For kids Halloween is about two things: costumes and candy.
So after they’ve completed their rounds, collected oohs and ahs from neighbors and friends, and hauled home their sweet loot, it’s your job to sort through the candy and determine what they can eat and what must go.
It seems pretty straight forward, unless of course you have a child with peanut or other food allergies. The thrill of running from house to house in hopes of filling a basket with goodies is often not possible for those who suffer from severe peanut allergies.
In a recent KYW Newsradio interview, pediatric allergist Christopher Chang, MD, director of the Division of Allergy, Asthma and Immunology in the Department of Pediatrics at Jefferson advises when it comes to Halloween treats: “Be conscious of people with peanut allergies.”
Peanuts are the highest risk food for anaphylaxis, or a severe allergic reaction.
Dr. Chang recommends keeping high risk snacks in a separate serving dish to avoid cross contamination.
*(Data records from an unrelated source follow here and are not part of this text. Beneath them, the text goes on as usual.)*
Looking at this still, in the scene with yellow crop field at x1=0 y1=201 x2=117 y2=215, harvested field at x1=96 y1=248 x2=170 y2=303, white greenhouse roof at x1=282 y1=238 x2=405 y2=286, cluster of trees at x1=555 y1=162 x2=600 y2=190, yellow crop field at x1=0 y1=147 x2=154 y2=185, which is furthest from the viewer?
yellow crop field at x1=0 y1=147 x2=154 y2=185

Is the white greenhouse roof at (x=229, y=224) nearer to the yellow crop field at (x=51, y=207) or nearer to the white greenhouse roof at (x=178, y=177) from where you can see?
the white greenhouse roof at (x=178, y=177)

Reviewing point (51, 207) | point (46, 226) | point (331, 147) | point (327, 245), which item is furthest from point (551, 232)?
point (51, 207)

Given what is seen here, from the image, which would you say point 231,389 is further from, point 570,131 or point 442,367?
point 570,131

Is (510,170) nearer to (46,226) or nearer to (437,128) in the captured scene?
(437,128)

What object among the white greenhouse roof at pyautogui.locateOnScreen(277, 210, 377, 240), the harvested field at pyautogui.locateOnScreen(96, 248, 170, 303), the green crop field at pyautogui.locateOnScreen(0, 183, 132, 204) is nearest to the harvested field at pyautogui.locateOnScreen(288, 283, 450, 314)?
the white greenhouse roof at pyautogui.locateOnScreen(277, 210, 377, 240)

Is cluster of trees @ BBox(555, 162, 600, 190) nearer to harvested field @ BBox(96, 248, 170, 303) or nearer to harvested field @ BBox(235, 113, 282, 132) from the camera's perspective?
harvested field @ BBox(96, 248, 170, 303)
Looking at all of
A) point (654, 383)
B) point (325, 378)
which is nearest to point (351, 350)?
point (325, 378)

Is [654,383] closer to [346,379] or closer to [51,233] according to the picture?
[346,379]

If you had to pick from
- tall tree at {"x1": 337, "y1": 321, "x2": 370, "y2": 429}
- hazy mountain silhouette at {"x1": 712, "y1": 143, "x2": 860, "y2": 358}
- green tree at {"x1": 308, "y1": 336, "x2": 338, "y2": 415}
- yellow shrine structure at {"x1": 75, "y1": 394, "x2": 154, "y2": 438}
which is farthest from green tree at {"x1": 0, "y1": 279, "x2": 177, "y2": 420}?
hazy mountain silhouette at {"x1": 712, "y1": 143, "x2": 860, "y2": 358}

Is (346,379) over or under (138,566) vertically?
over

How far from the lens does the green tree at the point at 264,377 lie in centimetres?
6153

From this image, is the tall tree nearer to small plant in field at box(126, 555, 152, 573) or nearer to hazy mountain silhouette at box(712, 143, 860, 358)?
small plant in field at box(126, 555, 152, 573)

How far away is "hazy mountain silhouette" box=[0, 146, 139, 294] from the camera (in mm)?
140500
Jefferson dietitian Emily Rubin, RD says that there are many more options for young children now than in the past.
“You can actually eat Oreo’s and Chips Ahoy, they make little Halloween packs.”
Parents should always check labels to make sure candies don’t have any traces of peanut or other ingredients that may trigger an allergic reaction.
And, every child’s need is different, so be sure to inspect all treats before consumption.